O impacto é tangível. Isabel Felix, residente no local de reassentamento de Ndedja, conta como o novo fogão transformou a sua rotina diária. “Antes gastávamos 20 meticais (cerca de 0,30 USD) por dia em lenha. Mas agora, com este novo fogão que construímos com materiais daqui, como barro, a madeira que conseguimos por 10 meticais dura-nos uns bons 3 dias", explica ela. “E o candeeiro também! As crianças podem brincar e estudar mesmo quando não há lua cheia para nos iluminar à noite”, acrescenta.
A luz solar também traz vantagens inesperadas. Gracinda, membro da comunidade que utiliza os fogões e painéis solares melhorados, está particularmente entusiasmada por poder reviver algumas das suas memórias afetivas. "Hoje fiz pela primeira vez cupim frito, um prato da minha terra. Ontem à noite usamos a lâmpada que veio com o painel solar para atrair os bichinhos, então agora nós almoçamos! Eles são atraídos pela luz".
Maria Filipe Franscisco também viu uma mudança positiva na sua situação, podendo agora poupar mais com os seus rendimentos.
“O freezer [solar] está facilitando muito as coisas. Agora posso vender bebidas geladas e outros produtos refrigerados. O negócio está indo muito bem atualmente”, ela compartilha enquanto expressa suas aspirações de gastar seu comércio na venda de peixe e frango congelados.
Zito Araújo teve experiência e resultados semelhantes, notando benefícios imediatos da nova bomba de irrigação movida a energia solar por uma fração dos custos anteriores. “Desde que comecei a usar, há um mês, vejo que é muito bom.

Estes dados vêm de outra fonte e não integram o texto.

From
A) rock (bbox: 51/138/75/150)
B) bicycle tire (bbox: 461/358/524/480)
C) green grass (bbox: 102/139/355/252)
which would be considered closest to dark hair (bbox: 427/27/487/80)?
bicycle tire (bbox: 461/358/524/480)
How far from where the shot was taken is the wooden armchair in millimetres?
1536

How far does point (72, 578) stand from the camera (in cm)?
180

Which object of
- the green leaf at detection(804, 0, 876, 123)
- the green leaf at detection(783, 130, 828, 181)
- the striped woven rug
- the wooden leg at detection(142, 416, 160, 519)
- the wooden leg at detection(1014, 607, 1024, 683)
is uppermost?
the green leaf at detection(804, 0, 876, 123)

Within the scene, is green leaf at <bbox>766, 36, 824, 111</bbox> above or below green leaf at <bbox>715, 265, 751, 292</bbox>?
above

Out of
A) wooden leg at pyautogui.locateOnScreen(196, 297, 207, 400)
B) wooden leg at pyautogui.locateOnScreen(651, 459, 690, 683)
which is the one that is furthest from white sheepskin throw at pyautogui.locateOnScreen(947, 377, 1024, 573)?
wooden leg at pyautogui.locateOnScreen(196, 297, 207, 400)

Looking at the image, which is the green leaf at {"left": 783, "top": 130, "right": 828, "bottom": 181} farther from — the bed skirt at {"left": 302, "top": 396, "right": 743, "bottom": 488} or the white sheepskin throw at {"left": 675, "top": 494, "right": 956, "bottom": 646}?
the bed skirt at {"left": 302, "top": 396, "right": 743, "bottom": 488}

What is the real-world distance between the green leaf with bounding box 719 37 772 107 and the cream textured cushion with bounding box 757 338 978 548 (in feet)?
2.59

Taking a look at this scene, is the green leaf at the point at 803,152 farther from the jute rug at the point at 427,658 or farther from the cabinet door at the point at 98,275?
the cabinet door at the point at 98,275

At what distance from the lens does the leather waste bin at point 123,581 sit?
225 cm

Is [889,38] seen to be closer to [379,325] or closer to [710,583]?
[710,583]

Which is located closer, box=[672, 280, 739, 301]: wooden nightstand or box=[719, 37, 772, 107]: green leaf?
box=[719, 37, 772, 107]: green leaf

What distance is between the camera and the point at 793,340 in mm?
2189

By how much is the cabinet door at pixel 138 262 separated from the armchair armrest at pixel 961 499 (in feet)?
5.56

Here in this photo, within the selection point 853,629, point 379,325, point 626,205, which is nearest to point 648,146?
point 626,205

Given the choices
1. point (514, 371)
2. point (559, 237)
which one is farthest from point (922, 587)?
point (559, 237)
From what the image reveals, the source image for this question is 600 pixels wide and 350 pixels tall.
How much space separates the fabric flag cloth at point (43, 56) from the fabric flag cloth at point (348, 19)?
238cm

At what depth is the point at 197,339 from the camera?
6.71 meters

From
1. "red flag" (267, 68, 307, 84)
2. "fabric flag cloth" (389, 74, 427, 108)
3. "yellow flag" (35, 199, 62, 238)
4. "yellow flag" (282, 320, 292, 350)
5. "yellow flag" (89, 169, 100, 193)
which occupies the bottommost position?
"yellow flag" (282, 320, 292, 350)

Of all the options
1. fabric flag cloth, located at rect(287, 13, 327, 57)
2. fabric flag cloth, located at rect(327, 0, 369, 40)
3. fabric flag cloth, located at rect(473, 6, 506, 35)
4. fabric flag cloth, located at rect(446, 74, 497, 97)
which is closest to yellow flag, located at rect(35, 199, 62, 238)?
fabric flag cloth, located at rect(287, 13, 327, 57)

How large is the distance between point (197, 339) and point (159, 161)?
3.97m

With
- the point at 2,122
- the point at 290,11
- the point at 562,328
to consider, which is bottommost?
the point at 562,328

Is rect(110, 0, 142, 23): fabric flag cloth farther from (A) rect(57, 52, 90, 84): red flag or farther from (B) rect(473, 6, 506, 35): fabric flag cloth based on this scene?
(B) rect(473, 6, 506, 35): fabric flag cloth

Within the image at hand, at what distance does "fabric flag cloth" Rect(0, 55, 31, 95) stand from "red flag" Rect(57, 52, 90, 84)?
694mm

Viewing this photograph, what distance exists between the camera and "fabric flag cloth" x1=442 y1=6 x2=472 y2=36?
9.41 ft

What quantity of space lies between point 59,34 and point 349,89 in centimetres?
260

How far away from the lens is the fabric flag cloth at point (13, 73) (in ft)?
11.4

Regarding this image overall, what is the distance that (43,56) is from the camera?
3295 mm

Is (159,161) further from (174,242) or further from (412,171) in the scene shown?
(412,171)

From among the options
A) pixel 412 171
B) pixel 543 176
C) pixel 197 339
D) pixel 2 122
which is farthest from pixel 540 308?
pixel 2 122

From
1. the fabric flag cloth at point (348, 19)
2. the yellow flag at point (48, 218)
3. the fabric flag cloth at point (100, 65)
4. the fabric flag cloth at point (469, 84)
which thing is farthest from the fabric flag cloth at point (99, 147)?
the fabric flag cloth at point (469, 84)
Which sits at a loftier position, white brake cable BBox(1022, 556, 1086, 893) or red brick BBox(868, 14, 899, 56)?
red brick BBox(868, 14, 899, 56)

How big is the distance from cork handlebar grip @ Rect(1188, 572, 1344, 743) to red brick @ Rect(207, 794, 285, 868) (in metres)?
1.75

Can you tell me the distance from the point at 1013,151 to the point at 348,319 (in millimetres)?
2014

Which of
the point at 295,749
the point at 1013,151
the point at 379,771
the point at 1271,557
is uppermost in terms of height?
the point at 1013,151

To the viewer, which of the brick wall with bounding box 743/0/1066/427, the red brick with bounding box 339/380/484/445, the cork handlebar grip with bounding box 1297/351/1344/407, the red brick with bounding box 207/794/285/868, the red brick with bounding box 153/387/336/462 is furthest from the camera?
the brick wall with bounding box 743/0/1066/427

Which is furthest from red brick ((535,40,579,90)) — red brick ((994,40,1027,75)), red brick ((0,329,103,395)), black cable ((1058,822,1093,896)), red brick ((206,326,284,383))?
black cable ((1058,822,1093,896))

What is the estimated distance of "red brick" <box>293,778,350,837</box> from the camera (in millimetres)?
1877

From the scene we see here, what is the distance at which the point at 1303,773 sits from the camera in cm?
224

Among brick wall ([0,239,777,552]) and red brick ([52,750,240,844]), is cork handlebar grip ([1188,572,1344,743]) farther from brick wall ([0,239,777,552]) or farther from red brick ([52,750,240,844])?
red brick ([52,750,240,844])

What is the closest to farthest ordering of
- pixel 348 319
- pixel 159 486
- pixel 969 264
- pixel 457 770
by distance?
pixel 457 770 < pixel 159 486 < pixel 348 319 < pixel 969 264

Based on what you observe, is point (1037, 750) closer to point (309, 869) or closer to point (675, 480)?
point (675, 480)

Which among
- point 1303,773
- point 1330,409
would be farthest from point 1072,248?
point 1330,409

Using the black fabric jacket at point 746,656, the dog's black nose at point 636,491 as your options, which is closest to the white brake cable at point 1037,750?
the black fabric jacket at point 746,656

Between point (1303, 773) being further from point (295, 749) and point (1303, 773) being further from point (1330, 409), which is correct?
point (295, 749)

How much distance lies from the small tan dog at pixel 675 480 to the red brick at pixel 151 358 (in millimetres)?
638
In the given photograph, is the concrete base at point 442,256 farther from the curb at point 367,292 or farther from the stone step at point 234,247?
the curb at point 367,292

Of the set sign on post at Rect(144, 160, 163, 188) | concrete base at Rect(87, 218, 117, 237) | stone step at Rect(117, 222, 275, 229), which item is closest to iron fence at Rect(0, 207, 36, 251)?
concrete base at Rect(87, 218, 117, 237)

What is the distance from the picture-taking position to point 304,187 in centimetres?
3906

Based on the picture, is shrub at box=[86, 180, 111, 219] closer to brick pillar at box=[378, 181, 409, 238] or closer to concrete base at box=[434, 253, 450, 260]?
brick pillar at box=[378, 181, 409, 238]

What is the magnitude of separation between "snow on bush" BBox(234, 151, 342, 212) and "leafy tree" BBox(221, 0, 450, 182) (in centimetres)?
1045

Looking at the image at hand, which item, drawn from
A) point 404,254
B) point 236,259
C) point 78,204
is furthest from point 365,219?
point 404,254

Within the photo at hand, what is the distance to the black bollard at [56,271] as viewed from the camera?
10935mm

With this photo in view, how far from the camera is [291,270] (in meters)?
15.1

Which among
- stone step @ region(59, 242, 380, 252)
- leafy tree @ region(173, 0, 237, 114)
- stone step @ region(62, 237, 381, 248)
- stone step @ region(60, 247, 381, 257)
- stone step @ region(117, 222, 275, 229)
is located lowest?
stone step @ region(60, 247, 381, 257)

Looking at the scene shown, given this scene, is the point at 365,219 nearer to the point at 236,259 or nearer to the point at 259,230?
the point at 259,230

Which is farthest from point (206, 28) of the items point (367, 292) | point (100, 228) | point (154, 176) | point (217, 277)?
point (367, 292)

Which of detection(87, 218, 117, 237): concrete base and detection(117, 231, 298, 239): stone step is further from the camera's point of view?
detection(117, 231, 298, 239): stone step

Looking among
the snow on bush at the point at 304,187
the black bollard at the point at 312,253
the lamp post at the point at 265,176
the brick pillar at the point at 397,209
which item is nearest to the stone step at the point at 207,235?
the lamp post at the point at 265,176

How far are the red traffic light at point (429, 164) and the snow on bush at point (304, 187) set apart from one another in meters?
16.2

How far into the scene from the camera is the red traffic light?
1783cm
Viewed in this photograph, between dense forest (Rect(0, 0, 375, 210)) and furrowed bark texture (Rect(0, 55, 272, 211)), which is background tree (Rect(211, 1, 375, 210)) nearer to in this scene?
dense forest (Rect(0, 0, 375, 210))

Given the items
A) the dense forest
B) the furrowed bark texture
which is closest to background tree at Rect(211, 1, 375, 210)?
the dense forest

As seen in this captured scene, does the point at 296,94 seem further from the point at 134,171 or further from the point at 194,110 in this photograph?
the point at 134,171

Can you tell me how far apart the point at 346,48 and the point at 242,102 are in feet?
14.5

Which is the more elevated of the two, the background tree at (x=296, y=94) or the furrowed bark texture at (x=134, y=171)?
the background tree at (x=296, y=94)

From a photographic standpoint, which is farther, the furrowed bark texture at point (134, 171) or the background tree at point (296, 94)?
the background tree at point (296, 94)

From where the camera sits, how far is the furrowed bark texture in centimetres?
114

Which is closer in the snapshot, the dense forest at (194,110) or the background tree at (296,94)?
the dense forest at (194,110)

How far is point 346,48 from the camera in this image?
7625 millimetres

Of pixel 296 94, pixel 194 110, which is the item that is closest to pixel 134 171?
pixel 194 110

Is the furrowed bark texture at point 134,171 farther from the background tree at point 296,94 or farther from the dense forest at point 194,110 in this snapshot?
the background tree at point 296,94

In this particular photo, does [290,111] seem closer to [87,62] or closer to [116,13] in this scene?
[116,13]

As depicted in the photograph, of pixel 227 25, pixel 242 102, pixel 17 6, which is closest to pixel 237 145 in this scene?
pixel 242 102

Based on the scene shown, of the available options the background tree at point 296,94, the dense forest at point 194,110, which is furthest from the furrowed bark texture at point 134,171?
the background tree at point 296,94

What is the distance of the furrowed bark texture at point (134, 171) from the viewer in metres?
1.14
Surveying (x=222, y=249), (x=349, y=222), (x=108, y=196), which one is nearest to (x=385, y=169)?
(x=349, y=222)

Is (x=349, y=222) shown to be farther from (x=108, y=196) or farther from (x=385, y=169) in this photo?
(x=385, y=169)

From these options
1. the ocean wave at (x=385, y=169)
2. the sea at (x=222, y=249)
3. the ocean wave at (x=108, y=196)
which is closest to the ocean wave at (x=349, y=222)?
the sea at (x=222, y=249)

Sem pressa, basta ligá-lo e com a força do sol ele começa a bombear a água do lago para regar minha plantação. Esta é uma opção melhor do que a bomba de combustível que eu costumava usar”.
Empreendedor motivado, Zito quer agora expandir o seu negócio investindo num frigorífico solar com o objetivo de estabelecer uma empresa familiar que deixará um legado para as próximas gerações. “Estou pensando que meus filhos vão para a escola e quando terminarem os estudos eles vão me ajudar. Então, no futuro, quando eu não estiver mais por perto, eles darão continuidade ao que estou construindo agora”.
Esta iniciativa da OIM sobre Sustentabilidade Ambiental é possível graças ao generoso apoio à Innovation Norway e à NORCAP, em parceria com a C-Quest Capital e um consórcio que inclui GreenLight Africa, Mercy Corps e Epsilon Energia Solar.
Moçambique está na linha da frente das mudanças climáticas, confrontando o espectro dos perigos naturais intensificados e da pobreza enraizada. No entanto, através da inovação e da colaboração, traça um rumo para um futuro melhor e mais sustentável.